Reading House Rules
I'm enjoying the book so far. You know it's about a young man with Asperger's who is obsessed with forensics, then because of his autistic symptoms he becomes a suspect. I'm not finished it yet but it's given me a lot to think about.
Like how Jacob's family do everything for him and try to make his life easier. For me, that never happened. My mum would be over protective sure, but my siblings tried to make me normal, and they treated me horribly.
And if Jacob has AS around this time he wouldn't have been diagnosed as early as 1995. Or maybe I got that date wrong?
I don't really like Theo even though many NT's in the book club reading the book feel sorry for him. Sure he has to go through a lot but he doesn't have autism. Maybe I'm just finding it difficult to empathise with him.

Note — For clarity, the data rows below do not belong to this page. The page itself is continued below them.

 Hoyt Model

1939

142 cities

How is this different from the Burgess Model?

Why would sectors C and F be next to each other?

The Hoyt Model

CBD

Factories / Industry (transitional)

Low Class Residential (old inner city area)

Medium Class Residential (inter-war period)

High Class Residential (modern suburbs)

Maybe I'm looking at it too literally but it seems that Jacob has all the autism services and people looking out for him, like kids are today, instead of being yelled at for being weird and forced to be normal like many adults with autism are.
Does anyone relate more to Jacob's or my situation?
I know there's been threads on this but I really wanted those those points discussed, or cleared up for me.
Which are:
1. Jacob's family doing everything for him vs. the reality of growing up and being forced to be normal and yelled at for being different.
2. Should I feel sorry for Theo? I have trouble seeing why I should feel sorry for the family members of autistics. Sorry if that offends anyone. I'm really trying to understand.